Tuesday 11 December 2018

Central Bank fines ex-Irish Nationwide chairman €20k

INBS was nationalised in 2010 and later merged with the remnants of Anglo Irish to form IRBC. Photo: PA
INBS was nationalised in 2010 and later merged with the remnants of Anglo Irish to form IRBC. Photo: PA

Gretchen Friemann

Michael Walsh, the former chairman of the collapsed Irish Nationwide Building Society, has accepted responsibility for his part in the lender's downfall after striking a settlement deal with the Central Bank.

Under the terms of arrangement, Dr Walsh - a former banking professor at UCD - must pay a €20,000 fine and is banned from working at a regulated financial services entity for three years.

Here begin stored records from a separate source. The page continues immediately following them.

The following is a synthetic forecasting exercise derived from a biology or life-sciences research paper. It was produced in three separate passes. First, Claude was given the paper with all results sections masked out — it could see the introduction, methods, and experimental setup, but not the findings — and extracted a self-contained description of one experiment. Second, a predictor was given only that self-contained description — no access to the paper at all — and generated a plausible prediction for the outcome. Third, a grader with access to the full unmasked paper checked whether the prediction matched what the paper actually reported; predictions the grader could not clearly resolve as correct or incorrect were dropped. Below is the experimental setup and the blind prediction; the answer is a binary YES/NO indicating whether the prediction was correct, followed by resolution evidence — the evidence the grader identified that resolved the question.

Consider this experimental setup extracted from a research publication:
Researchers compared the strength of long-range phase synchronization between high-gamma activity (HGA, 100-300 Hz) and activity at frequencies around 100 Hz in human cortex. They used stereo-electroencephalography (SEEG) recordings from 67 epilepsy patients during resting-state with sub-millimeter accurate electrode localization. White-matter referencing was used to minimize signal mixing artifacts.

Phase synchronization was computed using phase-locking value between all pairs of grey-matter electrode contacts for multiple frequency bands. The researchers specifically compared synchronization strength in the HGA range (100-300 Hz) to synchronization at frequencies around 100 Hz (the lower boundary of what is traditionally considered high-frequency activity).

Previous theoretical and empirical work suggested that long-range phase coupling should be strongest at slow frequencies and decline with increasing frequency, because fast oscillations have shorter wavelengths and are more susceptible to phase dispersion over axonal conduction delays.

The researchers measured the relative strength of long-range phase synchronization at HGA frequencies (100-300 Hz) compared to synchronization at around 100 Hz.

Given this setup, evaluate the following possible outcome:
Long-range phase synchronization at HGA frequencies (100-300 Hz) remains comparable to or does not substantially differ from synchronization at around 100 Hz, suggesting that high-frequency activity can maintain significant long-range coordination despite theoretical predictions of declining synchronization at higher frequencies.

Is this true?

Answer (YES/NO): NO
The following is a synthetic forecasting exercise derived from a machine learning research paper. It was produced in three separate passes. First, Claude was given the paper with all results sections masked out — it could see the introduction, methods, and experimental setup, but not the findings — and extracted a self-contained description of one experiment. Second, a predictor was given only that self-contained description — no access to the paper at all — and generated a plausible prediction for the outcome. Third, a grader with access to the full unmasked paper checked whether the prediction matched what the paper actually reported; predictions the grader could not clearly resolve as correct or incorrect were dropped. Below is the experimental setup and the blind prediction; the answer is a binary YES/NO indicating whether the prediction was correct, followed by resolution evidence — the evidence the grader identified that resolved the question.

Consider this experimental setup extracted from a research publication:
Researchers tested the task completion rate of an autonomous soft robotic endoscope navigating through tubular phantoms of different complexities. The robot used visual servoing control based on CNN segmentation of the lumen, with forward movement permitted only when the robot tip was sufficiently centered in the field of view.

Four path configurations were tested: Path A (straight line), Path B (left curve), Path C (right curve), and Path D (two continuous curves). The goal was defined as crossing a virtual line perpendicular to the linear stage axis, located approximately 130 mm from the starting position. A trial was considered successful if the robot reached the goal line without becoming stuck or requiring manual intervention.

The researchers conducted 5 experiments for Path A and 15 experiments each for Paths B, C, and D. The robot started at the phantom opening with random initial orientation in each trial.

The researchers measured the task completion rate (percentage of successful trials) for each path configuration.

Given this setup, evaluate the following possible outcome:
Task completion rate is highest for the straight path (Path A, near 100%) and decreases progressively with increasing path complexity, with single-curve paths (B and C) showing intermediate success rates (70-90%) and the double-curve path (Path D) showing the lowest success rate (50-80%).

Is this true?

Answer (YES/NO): NO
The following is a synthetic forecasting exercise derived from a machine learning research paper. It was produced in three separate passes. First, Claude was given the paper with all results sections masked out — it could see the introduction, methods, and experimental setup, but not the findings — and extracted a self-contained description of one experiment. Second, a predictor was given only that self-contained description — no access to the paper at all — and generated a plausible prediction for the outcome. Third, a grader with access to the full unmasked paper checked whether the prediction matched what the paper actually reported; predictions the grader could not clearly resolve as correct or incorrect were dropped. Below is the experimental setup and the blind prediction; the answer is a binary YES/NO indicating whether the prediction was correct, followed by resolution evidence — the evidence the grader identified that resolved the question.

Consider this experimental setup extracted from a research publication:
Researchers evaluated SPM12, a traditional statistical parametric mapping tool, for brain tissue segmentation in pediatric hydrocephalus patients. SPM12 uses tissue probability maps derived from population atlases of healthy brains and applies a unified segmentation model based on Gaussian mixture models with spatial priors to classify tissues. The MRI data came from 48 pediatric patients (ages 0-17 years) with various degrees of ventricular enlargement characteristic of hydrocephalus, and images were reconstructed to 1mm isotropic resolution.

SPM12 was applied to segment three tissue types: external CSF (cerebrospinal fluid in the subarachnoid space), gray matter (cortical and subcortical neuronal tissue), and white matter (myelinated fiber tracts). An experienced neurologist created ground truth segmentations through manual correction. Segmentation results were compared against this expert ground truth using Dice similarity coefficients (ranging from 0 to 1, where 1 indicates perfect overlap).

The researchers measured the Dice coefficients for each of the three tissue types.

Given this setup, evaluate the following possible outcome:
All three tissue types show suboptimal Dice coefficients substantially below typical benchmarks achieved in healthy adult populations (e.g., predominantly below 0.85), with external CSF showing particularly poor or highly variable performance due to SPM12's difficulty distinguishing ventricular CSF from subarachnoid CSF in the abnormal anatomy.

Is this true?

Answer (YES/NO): YES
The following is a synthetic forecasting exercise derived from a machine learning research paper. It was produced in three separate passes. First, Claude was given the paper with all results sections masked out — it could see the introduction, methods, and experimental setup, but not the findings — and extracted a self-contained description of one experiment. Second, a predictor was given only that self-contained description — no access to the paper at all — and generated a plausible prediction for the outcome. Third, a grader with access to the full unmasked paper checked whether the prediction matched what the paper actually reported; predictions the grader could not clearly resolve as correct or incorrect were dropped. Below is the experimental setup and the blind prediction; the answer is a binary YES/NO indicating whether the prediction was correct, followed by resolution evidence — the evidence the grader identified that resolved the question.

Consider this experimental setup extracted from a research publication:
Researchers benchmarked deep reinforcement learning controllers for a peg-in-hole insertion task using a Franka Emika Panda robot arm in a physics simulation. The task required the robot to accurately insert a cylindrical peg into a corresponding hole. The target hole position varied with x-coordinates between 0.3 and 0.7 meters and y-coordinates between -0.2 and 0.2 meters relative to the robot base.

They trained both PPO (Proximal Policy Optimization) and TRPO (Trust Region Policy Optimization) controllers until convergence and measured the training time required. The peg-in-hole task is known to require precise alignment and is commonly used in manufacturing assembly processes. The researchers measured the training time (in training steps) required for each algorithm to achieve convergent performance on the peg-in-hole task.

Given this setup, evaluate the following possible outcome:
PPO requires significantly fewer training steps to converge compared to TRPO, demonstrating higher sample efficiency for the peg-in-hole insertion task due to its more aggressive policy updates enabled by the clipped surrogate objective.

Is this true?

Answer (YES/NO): YES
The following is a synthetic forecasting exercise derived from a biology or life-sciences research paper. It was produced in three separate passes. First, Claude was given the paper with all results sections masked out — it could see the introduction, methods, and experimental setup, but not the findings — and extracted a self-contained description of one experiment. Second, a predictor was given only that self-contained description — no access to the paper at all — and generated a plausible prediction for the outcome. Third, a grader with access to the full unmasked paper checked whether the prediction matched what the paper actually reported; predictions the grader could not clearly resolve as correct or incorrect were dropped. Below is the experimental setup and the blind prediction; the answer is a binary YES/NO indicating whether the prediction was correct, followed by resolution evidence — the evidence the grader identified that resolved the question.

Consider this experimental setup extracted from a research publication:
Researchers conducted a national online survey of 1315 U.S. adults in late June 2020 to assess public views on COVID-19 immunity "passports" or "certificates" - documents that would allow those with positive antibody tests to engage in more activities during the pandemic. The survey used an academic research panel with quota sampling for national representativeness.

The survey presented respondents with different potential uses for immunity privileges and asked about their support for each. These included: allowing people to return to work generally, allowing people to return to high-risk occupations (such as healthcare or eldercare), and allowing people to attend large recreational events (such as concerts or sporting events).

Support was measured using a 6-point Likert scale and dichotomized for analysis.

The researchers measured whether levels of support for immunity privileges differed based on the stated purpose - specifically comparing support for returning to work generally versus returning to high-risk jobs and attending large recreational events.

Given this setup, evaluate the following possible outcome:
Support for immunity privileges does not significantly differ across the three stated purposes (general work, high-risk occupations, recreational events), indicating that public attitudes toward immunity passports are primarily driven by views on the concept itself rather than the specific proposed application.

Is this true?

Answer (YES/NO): NO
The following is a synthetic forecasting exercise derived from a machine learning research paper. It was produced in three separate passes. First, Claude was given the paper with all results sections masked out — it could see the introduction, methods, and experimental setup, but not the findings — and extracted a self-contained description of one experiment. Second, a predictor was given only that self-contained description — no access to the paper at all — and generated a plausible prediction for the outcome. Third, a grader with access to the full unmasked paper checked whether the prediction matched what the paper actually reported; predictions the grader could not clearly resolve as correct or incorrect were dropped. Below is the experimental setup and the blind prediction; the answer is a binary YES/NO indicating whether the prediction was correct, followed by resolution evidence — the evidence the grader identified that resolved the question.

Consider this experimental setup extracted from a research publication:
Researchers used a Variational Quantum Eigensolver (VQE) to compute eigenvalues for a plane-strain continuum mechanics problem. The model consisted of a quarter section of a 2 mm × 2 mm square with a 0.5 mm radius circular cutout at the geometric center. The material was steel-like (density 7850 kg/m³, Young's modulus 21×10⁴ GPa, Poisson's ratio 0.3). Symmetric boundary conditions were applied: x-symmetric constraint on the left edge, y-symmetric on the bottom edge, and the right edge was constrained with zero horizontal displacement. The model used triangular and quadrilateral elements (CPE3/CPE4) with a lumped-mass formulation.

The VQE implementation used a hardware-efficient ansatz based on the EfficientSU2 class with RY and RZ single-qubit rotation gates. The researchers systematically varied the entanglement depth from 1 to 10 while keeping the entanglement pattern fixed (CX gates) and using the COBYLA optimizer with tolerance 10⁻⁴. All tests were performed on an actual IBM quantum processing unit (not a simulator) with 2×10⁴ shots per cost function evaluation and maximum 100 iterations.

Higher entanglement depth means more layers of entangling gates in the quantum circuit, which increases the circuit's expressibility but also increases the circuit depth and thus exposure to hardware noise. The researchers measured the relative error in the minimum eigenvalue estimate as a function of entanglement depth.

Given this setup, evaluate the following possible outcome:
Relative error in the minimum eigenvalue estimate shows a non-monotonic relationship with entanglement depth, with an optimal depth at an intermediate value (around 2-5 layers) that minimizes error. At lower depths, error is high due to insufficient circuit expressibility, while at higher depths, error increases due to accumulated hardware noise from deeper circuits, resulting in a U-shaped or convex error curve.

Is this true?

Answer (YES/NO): NO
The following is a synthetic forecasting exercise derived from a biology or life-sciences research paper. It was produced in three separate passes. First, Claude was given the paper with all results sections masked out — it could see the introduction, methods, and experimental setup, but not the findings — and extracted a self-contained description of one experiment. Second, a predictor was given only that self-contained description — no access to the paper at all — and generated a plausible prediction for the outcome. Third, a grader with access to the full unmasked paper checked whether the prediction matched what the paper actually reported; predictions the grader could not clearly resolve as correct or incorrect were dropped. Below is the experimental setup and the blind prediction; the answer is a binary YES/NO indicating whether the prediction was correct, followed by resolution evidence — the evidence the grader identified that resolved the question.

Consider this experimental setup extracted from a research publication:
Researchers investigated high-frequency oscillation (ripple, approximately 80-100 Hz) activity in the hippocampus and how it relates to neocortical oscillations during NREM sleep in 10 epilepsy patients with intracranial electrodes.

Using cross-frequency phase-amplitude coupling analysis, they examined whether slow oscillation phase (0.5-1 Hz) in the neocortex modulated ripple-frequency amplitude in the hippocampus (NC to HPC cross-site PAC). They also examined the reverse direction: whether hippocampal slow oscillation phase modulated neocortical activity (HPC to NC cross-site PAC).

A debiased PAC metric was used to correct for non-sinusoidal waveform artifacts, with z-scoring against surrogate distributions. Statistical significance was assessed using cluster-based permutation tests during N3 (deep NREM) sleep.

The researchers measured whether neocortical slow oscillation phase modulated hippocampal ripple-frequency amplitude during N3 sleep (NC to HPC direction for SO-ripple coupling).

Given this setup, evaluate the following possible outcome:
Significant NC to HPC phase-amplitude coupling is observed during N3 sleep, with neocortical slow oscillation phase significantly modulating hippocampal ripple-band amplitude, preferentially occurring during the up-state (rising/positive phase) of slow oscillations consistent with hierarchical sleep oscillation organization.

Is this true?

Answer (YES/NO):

He has also accepted a reprimand.

It is the first time that a director at a bailed-out institution has publicly accepted legal culpability for their role in the run-up to the crash.

INBS was nationalised in 2010 and later merged with the remnants of Anglo Irish to form IRBC.

The settlement, first reported by the Irish Independent, excludes Dr Walsh - a former banking professor at UCD - from any further involvement in the regulator's long-running inquiry in to alleged regulatory breaches at INBS.

In a statement, the Central Bank said Dr Walsh, as the non-executive director (NED) of INBS during the period under investigation, from August 1, 2004, to September 30, 2008, has admitted to "certain prescribed contraventions of financial services law".

The breaches related to the lender's management of commercial loans and credit risk.

The Central Bank emphasised that Dr Walsh, as an NED, was not "directly engaged in the day to day management of INBS".

However it highlighted his position as non-executive chairman of the board from May 14 until June 30, 2008 - when INBS was gripped by a lending frenzy.

As property valuations and loans shot through the roof during the boom, the once comparatively small building society ramped up its lending to the sector, taking its commercial loan book from €2bn in 2000 to €9.8bn in 2007, mostly in the form of high-risk site financing.

The Central Bank said Dr Walsh was "in a position to ensure that the Board received timely and relevant information from management and that the Board was addressing all relevant issues." It conceded that Dr Walsh "took a variety of steps to address these issues, which were flagged by various internal and external reports during the Review Period" but said he "accepts responsibility as non-executive chairman for the fact that these issues were not fully addressed".

The regulator said that as a result the enforcement action reflected Dr Walsh's participation in INBS's failure to properly manage its commercial lending and credit risk management in accordance" with internal policies.

It also cited the need to provide an "effective deterrent impact" to other entities and their management, including "in particular non-executive directors".